§ **Fragmento del texto**:
##########

Las lecciones que dejó el choreo
La forma macabra en la que se procedió con el traslado y manejo de la medalla presidencial hasta su sustracción del circunstancial custodio y la devolución por ladrones que le devolvieron la dignidad a la república, no puede menos que causar estupor e indignación.
No se trata de una medalla cuyo paso por la vida institucional fue reciente o de una a la cual se dio vida fruto del paso del gobierno actual o de anteriores. No estamos hablando de una moneda de cambio corriente ni de un objeto susceptible de reproducción en similares características. Su historia se remonta a 1825 cuando la asamblea fundadora de Bolivia determinó encomendar se confeccione una pieza que represente en función a su diseño, el sentimiento de una nación agradecida con Simón Bolívar por la fundación de la república soberana e independiente.
El propósito de su creación fue otorgarla bajo la modalidad de obsequio al Padre de la Patria. Éste, antes de fallecer, determinó legar la pieza a Bolivia. Y así quedó definitivamente en nuestro poder, años posteriores a su deceso. A partir de entonces, se constituyó en el emblema de la República y desde el año 1839 pasó a erigirse como el símbolo que distingue el instituto de la Presidencia.
Es, desde entonces, un ícono de la república con raigambre que data desde nuestra fundación. De ahí que desde antaño, su manejo estuvo circunscrito a un riguroso protocolo de custodia. Al punto que, cuando no es utilizada, queda depositada en bóvedas del Banco Central que, se entiende, es el lugar más seguro y mejor cuidado del país.
Sobre esa premisa, es el BC el custodio de los símbolos patrios y la Casa Militar la que los recibe en consideración a alguna fecha conmemorativa en la que se hace indispensable su uso por el Presidente de la República. La Medalla Presidencial, por tanto goza, en términos artísticos e históricos, de un valor incalculable. Por su data y por la forma como fue fabricada por el orfebre de entonces, es prácticamente imposible confeccionar una con similares atributos.
El solo hecho de su antigüedad la hace inigualable e invaluable. Ese mismo factor impone que su cuidado, manejo y uso merezca un celo institucional que va más allá de cualquier diferencia ideológica o de la patética estructuración de lo plurinacional en la lógica de denostar la República solo para aparecer en la historia como algo diferente.

##########

§ **Información dada**:
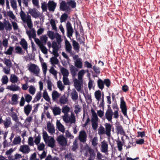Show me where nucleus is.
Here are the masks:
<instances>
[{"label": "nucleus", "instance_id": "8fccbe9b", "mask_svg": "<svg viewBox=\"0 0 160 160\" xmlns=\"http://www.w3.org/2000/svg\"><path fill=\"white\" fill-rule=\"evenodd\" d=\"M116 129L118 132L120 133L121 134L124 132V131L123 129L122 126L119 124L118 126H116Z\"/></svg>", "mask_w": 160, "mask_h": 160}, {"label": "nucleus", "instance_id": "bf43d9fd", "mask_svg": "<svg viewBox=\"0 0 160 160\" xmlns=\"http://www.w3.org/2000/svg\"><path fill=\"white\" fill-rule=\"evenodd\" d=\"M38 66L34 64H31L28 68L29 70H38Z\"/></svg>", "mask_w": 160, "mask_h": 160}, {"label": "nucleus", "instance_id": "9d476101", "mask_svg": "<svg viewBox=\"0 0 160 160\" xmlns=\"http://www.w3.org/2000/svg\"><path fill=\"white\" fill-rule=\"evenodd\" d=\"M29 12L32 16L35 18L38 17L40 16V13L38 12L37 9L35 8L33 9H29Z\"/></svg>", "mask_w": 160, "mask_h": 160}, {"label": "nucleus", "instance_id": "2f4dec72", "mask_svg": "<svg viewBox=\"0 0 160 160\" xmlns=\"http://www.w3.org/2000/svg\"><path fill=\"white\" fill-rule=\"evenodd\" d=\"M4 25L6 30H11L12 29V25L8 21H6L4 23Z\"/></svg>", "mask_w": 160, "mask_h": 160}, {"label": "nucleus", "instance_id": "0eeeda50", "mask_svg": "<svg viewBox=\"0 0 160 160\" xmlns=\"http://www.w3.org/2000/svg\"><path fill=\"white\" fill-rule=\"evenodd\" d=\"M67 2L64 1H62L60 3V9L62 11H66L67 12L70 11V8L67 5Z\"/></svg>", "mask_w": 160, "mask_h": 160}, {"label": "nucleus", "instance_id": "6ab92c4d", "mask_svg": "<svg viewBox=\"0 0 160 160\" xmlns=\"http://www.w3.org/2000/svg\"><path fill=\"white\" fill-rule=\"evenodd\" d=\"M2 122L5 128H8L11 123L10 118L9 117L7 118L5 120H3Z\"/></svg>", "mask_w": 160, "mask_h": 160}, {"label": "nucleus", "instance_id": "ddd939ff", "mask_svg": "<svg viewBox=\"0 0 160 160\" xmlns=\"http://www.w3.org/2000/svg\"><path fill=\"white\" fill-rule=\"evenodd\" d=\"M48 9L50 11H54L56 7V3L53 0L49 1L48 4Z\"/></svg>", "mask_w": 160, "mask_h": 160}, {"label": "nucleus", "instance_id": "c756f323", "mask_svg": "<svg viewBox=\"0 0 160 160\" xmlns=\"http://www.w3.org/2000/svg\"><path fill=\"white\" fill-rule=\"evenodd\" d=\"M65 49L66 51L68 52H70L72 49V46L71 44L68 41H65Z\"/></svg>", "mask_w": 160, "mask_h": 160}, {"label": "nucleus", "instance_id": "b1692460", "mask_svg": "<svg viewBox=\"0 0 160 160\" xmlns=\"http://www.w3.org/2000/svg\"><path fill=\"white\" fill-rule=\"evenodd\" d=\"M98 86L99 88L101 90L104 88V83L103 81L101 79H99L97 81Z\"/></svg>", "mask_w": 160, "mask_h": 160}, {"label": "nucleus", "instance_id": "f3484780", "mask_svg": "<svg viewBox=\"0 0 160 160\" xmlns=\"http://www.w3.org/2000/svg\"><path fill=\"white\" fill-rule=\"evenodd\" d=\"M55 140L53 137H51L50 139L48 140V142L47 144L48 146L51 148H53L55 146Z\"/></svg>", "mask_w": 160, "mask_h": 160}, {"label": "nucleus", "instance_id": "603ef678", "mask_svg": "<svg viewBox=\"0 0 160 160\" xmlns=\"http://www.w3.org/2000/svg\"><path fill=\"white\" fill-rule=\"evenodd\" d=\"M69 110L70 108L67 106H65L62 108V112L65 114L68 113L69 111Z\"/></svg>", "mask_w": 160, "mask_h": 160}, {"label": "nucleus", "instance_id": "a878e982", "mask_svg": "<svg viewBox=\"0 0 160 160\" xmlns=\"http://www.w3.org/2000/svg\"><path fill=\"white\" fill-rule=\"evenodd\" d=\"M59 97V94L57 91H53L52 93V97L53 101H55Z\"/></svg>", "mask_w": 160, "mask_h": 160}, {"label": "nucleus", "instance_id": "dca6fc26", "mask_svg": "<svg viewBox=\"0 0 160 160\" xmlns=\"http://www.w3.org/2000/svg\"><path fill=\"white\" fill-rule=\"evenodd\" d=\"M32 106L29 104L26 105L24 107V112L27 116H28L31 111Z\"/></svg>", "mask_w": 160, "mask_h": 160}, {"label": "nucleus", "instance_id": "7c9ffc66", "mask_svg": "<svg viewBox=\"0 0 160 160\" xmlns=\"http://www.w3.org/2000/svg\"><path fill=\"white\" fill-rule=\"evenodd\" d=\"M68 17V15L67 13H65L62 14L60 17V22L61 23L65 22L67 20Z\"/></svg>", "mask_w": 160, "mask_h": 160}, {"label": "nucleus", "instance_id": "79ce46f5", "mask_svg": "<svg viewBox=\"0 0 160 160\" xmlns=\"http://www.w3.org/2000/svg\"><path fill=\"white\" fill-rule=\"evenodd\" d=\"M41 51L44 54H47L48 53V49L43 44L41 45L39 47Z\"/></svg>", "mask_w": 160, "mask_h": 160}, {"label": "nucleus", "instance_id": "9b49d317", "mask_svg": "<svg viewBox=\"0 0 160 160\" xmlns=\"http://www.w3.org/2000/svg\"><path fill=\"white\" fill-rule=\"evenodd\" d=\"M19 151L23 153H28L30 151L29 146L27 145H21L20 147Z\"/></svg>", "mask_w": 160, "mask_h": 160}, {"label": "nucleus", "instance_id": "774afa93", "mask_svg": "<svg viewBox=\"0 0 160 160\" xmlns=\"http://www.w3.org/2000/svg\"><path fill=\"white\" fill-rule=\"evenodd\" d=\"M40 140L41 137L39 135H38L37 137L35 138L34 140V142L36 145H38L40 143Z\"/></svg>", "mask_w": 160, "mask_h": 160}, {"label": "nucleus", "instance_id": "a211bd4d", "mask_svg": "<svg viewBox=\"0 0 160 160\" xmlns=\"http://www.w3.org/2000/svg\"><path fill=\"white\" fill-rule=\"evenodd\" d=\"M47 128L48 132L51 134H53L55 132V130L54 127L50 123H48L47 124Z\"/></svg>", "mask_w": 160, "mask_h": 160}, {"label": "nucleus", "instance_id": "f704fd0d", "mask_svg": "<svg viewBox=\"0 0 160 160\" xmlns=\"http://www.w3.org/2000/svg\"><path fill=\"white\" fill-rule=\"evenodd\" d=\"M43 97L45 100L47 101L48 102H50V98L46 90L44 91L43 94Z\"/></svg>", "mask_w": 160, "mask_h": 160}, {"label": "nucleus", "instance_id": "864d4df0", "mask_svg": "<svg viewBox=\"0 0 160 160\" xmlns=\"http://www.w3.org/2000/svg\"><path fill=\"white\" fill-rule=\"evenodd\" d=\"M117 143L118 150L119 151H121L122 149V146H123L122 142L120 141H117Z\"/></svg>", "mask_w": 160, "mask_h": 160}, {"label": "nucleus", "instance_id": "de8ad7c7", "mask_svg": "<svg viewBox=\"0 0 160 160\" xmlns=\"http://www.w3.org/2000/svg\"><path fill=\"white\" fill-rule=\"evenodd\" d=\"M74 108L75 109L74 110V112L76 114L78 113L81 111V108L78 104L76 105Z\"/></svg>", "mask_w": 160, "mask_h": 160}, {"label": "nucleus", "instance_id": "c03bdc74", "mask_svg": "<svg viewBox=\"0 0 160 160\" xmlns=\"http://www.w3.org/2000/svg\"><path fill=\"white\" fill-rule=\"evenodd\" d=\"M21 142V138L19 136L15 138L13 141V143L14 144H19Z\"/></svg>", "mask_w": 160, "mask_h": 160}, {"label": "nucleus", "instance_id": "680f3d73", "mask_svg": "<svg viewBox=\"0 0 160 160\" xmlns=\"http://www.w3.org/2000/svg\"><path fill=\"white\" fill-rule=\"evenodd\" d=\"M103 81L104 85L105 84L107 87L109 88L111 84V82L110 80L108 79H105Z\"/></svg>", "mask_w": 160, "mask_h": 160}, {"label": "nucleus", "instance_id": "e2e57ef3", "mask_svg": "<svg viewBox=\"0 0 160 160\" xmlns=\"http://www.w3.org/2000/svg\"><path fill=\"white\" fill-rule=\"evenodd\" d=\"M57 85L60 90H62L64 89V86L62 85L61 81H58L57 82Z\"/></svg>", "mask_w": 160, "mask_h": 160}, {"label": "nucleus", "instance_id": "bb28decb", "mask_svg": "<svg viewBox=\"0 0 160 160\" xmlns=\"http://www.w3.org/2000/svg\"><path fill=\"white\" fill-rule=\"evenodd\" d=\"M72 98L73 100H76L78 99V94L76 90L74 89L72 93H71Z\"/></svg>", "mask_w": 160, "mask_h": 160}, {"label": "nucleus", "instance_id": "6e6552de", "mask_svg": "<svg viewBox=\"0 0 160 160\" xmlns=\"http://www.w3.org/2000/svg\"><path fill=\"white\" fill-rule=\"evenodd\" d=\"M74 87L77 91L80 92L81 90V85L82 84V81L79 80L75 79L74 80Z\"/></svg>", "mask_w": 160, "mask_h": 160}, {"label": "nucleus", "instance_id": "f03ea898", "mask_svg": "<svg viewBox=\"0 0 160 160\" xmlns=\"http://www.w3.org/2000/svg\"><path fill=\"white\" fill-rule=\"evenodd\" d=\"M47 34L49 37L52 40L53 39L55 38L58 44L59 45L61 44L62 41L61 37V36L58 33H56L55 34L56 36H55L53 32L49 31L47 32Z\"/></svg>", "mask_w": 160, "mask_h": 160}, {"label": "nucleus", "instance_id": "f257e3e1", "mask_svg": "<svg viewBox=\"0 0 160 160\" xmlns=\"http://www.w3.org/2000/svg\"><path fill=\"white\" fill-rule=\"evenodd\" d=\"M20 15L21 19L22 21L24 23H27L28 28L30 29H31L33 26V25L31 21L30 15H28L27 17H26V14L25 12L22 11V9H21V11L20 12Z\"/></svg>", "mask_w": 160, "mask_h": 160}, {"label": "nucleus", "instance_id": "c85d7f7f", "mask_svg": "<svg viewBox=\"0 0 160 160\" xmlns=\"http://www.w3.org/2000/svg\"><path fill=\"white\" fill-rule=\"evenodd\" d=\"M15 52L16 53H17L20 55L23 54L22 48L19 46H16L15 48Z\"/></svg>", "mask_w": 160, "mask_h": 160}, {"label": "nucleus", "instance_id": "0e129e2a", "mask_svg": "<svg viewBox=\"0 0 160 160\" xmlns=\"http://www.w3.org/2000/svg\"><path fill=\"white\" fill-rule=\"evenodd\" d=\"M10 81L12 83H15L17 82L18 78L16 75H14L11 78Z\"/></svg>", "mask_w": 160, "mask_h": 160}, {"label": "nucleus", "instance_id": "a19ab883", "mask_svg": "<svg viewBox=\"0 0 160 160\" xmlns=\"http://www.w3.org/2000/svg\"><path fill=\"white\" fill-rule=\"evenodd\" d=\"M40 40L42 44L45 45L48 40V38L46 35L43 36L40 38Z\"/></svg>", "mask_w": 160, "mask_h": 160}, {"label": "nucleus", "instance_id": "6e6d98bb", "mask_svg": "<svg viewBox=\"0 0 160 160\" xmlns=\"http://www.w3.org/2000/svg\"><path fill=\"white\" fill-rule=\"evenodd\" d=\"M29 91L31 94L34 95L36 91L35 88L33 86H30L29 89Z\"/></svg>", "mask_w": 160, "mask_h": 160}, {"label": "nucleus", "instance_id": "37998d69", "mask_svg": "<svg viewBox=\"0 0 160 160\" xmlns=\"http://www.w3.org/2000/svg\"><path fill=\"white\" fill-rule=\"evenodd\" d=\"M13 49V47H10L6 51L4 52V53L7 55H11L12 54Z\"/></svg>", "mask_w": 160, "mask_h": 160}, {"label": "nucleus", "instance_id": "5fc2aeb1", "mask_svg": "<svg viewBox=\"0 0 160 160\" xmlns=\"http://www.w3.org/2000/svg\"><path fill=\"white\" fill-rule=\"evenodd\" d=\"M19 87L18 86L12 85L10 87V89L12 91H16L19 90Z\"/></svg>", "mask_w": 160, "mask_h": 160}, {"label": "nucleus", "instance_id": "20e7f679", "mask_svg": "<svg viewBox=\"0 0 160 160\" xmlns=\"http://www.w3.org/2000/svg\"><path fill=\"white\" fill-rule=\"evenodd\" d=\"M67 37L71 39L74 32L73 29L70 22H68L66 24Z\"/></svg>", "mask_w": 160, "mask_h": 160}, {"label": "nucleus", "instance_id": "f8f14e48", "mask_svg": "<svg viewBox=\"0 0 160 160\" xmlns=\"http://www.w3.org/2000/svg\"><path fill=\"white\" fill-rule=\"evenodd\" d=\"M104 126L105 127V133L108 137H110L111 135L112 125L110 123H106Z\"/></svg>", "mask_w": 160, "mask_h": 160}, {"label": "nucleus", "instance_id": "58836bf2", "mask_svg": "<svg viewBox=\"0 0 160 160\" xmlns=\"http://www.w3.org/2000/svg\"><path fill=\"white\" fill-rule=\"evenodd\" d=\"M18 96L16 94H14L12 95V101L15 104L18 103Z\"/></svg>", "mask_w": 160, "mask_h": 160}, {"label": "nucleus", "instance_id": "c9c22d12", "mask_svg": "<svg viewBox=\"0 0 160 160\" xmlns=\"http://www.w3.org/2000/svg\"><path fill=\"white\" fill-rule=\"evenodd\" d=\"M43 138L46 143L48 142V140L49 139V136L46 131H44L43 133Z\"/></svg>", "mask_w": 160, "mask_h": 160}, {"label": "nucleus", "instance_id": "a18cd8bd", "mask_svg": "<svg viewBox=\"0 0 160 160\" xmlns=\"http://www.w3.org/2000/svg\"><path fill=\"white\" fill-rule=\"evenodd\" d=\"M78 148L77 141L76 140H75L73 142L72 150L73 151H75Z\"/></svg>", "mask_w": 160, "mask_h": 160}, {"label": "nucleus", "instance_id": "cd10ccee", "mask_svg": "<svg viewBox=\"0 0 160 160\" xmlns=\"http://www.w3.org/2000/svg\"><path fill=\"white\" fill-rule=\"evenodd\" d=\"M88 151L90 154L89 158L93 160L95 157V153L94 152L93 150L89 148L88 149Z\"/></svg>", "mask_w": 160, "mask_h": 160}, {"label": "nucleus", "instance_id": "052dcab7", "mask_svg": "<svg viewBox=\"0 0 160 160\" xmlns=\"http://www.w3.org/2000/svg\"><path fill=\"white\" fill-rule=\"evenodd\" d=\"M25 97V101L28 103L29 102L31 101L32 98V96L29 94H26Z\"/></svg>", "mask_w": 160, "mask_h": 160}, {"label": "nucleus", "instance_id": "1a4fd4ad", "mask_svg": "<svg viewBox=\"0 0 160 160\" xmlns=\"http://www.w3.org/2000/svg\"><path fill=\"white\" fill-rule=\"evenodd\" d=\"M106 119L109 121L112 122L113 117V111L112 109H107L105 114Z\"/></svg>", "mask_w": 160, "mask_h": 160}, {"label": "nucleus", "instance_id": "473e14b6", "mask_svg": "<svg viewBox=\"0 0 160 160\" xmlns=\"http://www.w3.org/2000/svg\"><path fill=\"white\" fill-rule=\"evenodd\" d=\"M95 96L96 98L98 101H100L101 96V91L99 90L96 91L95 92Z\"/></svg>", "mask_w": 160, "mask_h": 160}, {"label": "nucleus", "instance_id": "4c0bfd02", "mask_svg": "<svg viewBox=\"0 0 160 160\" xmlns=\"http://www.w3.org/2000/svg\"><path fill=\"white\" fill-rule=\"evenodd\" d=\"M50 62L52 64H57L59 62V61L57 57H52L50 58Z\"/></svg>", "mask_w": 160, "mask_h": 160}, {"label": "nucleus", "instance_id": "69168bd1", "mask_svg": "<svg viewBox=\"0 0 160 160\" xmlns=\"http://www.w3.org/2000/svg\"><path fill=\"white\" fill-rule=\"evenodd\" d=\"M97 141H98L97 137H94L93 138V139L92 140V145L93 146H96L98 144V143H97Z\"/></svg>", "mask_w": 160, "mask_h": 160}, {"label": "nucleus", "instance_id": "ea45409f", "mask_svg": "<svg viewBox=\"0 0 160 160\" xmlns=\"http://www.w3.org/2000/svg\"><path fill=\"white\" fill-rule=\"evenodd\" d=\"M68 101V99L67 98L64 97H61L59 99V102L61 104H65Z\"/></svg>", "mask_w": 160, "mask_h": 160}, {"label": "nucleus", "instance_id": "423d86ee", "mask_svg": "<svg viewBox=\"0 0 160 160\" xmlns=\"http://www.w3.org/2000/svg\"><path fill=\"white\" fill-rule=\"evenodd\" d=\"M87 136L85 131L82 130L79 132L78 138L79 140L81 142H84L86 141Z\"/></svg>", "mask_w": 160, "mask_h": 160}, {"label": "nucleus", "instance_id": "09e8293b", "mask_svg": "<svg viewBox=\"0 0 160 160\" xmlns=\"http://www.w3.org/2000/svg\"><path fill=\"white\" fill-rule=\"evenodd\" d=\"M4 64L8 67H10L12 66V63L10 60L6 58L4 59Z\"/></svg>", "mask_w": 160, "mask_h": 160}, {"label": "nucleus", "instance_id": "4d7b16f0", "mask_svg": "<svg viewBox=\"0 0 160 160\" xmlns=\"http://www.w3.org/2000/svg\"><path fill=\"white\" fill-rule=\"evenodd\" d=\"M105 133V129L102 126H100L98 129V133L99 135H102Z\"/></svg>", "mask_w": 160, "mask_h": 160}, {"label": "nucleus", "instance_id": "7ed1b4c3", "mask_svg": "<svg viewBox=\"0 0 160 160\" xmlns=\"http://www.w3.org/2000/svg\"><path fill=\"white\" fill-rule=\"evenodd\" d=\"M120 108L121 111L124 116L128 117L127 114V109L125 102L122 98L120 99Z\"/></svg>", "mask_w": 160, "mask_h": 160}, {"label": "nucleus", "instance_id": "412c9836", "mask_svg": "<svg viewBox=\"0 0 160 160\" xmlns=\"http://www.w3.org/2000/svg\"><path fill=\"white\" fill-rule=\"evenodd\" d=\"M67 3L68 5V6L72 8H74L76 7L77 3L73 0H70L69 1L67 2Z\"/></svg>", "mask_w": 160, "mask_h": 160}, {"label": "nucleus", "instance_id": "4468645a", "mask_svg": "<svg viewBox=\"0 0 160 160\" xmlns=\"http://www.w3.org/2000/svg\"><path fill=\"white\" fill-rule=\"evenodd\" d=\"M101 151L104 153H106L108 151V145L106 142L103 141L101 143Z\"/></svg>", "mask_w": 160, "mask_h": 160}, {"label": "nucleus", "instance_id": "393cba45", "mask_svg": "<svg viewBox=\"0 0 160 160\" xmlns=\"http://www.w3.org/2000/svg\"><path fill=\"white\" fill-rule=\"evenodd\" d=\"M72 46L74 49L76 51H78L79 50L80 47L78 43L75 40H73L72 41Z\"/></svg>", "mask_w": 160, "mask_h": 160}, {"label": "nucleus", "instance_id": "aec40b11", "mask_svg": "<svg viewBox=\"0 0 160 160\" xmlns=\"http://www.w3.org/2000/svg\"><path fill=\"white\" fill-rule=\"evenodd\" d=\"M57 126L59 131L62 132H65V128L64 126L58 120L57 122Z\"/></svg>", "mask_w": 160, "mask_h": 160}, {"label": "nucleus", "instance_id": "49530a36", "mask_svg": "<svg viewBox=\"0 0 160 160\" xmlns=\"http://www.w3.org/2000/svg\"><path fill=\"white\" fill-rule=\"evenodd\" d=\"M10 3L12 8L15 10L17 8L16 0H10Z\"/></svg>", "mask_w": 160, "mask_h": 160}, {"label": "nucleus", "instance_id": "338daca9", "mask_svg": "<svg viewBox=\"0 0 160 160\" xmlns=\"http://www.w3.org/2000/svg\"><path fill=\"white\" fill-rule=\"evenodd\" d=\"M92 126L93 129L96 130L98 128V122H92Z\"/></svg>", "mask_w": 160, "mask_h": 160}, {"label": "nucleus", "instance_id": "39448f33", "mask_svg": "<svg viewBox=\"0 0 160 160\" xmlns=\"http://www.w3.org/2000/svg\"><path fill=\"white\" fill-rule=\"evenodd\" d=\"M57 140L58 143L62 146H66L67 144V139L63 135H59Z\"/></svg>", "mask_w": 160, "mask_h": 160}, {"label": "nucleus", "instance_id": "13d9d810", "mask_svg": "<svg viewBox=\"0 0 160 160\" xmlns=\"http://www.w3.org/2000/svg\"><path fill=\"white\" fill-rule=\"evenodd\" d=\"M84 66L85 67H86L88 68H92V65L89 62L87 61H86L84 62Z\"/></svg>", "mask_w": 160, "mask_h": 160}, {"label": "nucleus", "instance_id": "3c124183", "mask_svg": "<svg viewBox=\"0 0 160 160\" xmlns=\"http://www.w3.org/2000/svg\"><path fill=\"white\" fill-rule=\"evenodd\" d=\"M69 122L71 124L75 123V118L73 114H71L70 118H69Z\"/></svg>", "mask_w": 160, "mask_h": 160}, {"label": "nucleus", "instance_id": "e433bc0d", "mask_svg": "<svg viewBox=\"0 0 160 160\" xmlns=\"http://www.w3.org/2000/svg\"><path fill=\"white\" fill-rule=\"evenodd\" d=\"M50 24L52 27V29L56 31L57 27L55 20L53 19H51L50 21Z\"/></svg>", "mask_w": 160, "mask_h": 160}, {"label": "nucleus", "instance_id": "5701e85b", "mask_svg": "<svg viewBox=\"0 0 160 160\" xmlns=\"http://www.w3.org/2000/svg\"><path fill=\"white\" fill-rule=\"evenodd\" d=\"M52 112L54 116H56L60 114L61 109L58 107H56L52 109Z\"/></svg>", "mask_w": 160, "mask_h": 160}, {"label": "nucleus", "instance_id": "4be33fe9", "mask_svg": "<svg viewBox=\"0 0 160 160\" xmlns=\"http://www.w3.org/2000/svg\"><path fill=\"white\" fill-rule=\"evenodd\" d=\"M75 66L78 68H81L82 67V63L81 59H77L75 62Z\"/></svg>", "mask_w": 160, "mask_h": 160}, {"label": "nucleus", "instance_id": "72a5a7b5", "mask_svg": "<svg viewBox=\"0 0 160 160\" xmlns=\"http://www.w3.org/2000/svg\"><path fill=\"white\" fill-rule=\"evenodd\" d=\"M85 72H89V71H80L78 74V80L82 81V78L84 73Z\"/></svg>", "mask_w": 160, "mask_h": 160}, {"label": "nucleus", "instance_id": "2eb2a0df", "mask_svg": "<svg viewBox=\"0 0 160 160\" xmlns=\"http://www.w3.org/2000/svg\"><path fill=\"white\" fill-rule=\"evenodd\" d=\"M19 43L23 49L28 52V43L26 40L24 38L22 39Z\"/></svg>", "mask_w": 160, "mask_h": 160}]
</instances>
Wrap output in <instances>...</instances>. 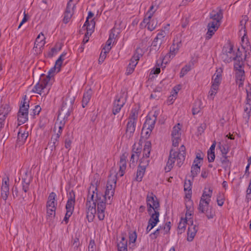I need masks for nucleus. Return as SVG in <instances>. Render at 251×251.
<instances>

##########

§ **Tarea por hacer**: Pasa al inglés esta oración del texto sobre la medalla presidencial: «El propósito de su creación fue otorgarla bajo la modalidad de obsequio al Padre de la Patria.» Estas filas son un material aparte del texto.

§ **Solución**: The purpose of its creation was to bestow it as a gift upon the Father of the Nation.